I am soon alongside them. At first, I am not noticed. The dust is heavy from their passage, and I am dressed in a similar manner to the raider I downed. The others assume I am he. I make my way to the front camel, Shem’s prize white camel, Niha. Pressure on the reins and a shifting of my weight slows Wind to match her pace. The bulls protect their family, but it is a female who leads. The others will follow her and will not go faster than she, and she will not go faster than her calf.
I apply a steady pressure to Wind’s right flank with my leg. He balks, snorting. Horses do not care for the scent of camels, but I am insistent, with little nudges of my heel, and he finally obeys, moving away from the pressure and into Niha’s side.
“Hiya! Hiya!” I cry, waving my hand in her face, since I do not have a stick. She turns away and I stay at her side. All the riding skill I have is called upon to turn Niha, but she finally acquiesces. Shouts rise up from the other raiders who still think I am one of them and are calling to me, asking me what I am doing.
Now Niha is moving in a wide arc, the other camels, stringing out behind her, followi
ng.
“Hiya! Hiya!”
She acquiesces, trotting with long languid strides in a direction at a sharp angle to her previous course. Now, the other raiders, realizing the deception, are racing toward me, swords drawn. I glance over my shoulder to check their progress. Close. Too close. I am still caught in the sweep of emotions that hurtled me onto this wild course. I will not give up my position.
“Hiya!” I wave my hand into Niha’s face, threatening her eyes. She jerks her head away, toward the encampment and finally completely turns that way. Some of the raiders are trying to circle the remainder of the herd back, but Niha has decided she has had enough of all this and wants to go home, and that is where she is going. And the other camels are ignoring the shouts and following her.
I turn too, just as the unmistakable whoosh of a sword blade slices the air, close enough to shave the fine hairs from my ear. Had I not turned at that instant—
There is no time to dwell on this. Wielding a sword from horseback is almost as difficult as trying to shoot an arrow from there, but I do not wish to put that to the test. I have only my skill at riding and my lighter weight to keep me alive. My heels drum Wind’s side. He tosses his head, flinging a string of bloody mucus from his torn nostril into my face. But he responds to my need, bursting through the ragged line of loping camels. I lean low on his outstretched neck, half closing my eyes against the sting of his mane, squeezing speed from him with the muscles of my calves. I am counting on the raiders’ anger to compel them to follow me.

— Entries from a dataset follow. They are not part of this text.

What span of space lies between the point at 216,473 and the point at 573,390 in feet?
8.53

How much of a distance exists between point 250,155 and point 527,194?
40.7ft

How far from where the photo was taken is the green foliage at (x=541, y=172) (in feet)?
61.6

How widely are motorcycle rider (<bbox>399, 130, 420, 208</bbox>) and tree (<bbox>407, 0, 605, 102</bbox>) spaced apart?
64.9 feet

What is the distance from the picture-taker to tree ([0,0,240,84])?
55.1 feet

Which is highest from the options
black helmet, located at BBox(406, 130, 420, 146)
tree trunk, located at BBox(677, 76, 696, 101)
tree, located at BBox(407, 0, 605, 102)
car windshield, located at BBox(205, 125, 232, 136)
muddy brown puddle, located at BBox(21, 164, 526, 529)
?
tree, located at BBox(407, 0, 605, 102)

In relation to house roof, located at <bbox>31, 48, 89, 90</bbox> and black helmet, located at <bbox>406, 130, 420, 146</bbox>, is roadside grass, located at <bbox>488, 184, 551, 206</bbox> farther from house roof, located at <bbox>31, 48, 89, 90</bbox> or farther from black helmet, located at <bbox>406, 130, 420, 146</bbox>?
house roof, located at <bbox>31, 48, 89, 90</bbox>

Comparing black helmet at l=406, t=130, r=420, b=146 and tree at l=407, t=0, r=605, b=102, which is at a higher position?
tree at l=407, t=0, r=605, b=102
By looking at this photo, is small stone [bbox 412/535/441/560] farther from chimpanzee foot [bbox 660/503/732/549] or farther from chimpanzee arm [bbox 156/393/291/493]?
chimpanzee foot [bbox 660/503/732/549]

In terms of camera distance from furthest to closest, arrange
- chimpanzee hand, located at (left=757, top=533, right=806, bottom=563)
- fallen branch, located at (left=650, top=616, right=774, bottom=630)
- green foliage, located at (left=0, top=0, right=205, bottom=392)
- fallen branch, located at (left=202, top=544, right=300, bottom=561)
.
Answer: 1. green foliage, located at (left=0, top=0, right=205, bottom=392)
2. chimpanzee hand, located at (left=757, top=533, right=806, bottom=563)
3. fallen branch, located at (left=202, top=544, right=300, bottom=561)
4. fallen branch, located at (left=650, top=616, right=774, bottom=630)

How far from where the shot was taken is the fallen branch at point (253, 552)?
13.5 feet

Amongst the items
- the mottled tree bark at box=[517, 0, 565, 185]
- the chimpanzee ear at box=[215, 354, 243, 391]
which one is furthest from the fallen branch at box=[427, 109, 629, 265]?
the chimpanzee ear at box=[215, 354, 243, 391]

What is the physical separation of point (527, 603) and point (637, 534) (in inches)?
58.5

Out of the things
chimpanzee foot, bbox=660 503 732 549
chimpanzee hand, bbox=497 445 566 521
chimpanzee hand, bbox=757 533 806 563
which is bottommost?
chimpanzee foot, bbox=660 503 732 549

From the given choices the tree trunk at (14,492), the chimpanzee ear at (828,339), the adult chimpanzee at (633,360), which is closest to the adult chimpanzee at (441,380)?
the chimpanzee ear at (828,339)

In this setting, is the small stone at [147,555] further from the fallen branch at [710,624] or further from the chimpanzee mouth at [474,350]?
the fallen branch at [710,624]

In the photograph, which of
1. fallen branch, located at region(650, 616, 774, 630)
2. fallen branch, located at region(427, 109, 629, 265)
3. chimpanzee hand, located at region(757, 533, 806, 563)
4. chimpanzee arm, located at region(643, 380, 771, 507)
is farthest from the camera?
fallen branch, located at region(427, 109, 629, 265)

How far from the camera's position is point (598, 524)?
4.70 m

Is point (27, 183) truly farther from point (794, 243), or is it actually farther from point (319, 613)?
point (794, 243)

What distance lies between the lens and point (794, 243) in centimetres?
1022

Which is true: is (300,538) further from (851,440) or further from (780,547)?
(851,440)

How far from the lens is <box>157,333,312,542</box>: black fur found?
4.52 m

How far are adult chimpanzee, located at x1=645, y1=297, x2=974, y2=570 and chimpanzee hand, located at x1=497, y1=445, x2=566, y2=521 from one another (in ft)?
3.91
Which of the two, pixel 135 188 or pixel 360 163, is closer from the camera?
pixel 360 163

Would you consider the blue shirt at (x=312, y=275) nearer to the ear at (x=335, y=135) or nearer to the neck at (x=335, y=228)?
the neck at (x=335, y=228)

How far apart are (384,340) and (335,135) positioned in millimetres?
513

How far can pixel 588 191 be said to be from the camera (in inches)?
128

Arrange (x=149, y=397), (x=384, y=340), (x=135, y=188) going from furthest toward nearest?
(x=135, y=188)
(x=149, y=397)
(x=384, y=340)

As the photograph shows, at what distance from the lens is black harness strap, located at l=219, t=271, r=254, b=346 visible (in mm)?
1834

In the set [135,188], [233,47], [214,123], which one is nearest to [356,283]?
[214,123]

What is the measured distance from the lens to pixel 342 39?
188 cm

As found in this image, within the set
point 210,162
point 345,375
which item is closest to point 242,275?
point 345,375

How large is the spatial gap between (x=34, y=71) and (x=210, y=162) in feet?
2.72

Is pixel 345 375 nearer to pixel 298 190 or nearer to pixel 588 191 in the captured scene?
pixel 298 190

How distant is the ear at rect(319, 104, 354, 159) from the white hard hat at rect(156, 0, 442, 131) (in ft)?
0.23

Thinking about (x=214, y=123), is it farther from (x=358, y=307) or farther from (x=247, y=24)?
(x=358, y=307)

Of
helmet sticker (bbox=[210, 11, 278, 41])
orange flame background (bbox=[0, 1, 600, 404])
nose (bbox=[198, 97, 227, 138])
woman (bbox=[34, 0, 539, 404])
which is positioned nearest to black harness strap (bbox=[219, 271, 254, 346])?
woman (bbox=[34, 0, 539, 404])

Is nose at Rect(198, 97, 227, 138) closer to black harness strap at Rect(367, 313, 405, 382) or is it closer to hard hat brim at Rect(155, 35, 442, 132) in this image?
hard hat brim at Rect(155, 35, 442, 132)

But if they catch me, I am dead … or worse.
It is a race. A glance behind me—too close of a race. My pursuers’ mounts had only to match the slower pace of the camels and are better rested than Wind. The swaths of the raiders’ headdresses cover their mouths, but their dark eyes brim with rage. Fisted hands brandish raised swords that gleam in the sun’s ruthless glare.
I focus between my horse’s ears, straining to see our goal, but the wind has added to the stirred dust of our passage, blowing in a sudden burst that blurs the figures running toward us. Perhaps the windstorm that concerned Mana has arrived. My hands grip the strands of Wind’s mane. I have no whip, but I free one hand to rest on the side of his foam-streaked neck and lean further forward in a plea for more.